Laboratories (BA3114)
You will perform five labs in this course. The lab documents are posted on Quercus. The experimental setup used in the lab is the Kuka robot in the figure.
Lab 0 familiarizes you with the KUKA robot and safety procedures to work with it. Lab 1 is Matlab-based. In it, you'll write Matlab code implementing forward and inverse kinematics for a PUMA560 manipulator. Lab 2 is hardware-based, and it deals with the Kuka robot depicted in the figure. You will first familiarize yourself with safety procedures and learn how to manually move each of the robot axes. Then, you will adapt the code you've developed in Lab 1 to run on the actual Kuka robot. Using this adapted code, you will make the Kuka robot draw patterns on paper. Lab 3 is Matlab-based. You will write Matlab code for motion planning of a PUMA560 manipulator. Lab 4 is hardware-based. You will adapt the Lab 3 code for implementation in the actual Kuka robot. First, you'll make the robot pick up an object and drop it at a different location, while avoiding two large obstacles. Then, in a creative development phase, you'll develop your own motion planning algorithm making the Kuka robot perform more complex maneuvers.

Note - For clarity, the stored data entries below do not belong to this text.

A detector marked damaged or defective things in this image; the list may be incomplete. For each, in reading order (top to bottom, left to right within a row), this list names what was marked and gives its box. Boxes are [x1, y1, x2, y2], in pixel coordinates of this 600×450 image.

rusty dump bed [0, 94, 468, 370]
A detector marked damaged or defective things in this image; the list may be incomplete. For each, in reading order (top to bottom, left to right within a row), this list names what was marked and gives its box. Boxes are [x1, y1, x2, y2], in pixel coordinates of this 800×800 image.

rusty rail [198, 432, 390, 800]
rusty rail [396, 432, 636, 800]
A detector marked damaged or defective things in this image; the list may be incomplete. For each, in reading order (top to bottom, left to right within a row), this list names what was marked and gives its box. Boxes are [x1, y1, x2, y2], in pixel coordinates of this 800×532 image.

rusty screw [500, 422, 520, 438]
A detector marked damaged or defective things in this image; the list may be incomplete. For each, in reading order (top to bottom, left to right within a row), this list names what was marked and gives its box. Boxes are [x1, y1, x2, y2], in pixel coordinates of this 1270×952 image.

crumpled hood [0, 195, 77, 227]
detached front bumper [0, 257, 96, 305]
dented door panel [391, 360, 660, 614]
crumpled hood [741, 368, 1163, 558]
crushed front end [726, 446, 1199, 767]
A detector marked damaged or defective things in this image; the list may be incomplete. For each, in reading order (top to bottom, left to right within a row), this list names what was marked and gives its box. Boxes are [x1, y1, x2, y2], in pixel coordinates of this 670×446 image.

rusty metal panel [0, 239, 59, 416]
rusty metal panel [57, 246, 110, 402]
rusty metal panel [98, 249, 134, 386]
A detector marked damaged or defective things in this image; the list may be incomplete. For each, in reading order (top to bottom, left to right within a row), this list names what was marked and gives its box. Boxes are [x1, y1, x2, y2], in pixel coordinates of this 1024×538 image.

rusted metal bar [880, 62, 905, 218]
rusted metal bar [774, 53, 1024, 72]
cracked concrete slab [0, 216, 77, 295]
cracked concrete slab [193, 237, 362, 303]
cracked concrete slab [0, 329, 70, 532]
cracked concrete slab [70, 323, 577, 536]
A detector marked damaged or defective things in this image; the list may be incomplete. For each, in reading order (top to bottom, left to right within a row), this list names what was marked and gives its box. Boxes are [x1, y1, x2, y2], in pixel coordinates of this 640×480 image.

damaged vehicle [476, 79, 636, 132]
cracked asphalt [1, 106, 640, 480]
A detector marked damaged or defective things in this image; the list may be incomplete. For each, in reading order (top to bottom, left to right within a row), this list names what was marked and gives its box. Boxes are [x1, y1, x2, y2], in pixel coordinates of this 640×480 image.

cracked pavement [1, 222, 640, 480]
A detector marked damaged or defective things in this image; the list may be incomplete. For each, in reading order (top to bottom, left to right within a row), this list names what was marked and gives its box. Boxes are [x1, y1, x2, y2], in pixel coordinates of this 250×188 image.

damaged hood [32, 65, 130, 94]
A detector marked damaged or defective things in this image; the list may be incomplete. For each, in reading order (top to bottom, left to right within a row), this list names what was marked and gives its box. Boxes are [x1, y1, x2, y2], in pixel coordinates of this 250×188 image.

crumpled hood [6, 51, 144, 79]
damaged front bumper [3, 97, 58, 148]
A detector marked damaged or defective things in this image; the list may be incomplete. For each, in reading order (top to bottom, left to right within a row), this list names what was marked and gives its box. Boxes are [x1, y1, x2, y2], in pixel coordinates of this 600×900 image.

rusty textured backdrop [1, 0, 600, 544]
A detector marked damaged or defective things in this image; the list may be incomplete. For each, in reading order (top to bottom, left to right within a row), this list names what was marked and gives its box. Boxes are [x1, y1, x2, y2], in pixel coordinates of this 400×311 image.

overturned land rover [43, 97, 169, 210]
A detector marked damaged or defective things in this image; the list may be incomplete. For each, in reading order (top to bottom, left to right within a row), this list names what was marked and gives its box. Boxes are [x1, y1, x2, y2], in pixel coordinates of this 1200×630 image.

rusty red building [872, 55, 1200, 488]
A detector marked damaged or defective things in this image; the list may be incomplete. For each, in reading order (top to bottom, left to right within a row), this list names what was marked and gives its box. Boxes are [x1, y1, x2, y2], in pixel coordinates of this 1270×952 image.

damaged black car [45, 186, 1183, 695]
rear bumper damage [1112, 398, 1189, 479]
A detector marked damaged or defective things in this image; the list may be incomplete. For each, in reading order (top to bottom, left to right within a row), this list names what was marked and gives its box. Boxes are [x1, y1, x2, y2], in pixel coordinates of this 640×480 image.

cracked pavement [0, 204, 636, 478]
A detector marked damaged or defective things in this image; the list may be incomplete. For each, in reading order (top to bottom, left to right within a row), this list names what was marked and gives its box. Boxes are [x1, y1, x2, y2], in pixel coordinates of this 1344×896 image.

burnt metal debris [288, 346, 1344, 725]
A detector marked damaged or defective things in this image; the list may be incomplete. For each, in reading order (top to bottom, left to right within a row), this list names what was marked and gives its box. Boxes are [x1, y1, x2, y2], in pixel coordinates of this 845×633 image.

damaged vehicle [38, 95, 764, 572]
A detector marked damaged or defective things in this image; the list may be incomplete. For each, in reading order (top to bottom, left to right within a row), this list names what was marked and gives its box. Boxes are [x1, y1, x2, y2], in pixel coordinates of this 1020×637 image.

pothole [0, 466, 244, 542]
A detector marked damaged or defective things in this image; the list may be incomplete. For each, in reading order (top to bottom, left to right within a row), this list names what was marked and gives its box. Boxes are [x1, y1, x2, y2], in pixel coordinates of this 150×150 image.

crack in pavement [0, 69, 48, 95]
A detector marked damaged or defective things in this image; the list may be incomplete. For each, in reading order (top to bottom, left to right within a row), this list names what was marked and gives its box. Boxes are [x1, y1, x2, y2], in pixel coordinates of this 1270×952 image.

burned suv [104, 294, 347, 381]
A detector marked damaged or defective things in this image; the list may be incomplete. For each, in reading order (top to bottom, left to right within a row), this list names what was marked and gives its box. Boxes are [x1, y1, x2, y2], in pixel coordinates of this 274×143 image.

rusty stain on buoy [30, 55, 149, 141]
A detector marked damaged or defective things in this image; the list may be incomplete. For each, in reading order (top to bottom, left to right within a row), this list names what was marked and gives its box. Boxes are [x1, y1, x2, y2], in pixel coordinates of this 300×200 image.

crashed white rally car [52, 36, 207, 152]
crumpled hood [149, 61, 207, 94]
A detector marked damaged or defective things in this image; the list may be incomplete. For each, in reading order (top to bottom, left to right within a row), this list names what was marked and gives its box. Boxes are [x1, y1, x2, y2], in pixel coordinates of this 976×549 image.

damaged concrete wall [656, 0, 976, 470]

All labs will be run in BA3114. Attendance is mandatory, and there are no make-up labs. Labs are performed in groups of two or three students. You will form groups at the beginning of Lab 0.
All labs, except lab 0, require a preparation. Each lab group submits the preparation on Quercus at least 48 hours before the beginning of the lab. After the lab is completed, each lab group submits their code, photos and videos (as applicable) on Quercus.
| Section | Day and Time | Lab 0 | Lab 1 | Lab 2 | Lab 3 | Lab 4 |
|---|---|---|---|---|---|---|
| PRA0101 | Tue 9AM-12PM | Jan 23 | Feb 6 | Feb 27 | Mar 12 | Mar 26 |
| PRA0102 | Tue 9AM-12PM | Jan 30 | Feb 13 | Mar 5 | Mar 19 | Apr 2 |
| PRA0103 | Thu 9AM-12PM | Jan 25 | Feb 8 | Feb 29 | Mar 14 | Mar 28 |
| PRA0104 | Thu 9AM-12PM | Feb 1 | Feb 15 | Mar 7 | Mar 21 | Apr 4 |
Lab policies
- Labs 1-4 are marked according to the following scheme:
- Preparation: 3 points
- Code: 5 points
- In-lab performance: 2 points.
- We do not accept requests to manually switch a student to a different practical section. Any section switch must occur through ROSI.
- If you fail to attend a lab, only your preparation will be graded so your maximum grade for the lab will be 3/10.
- Labs 1-4 have a preparation. Each group must submit one preparation at least 48 hours before the beginning of their lab session. Late submissions will receive a penalty of 50% of the preparation grade (i.e., 1.5 points).
- It is essential that you arrive in time at the lab. Late arrivals will be subject to a penalty of 1 point.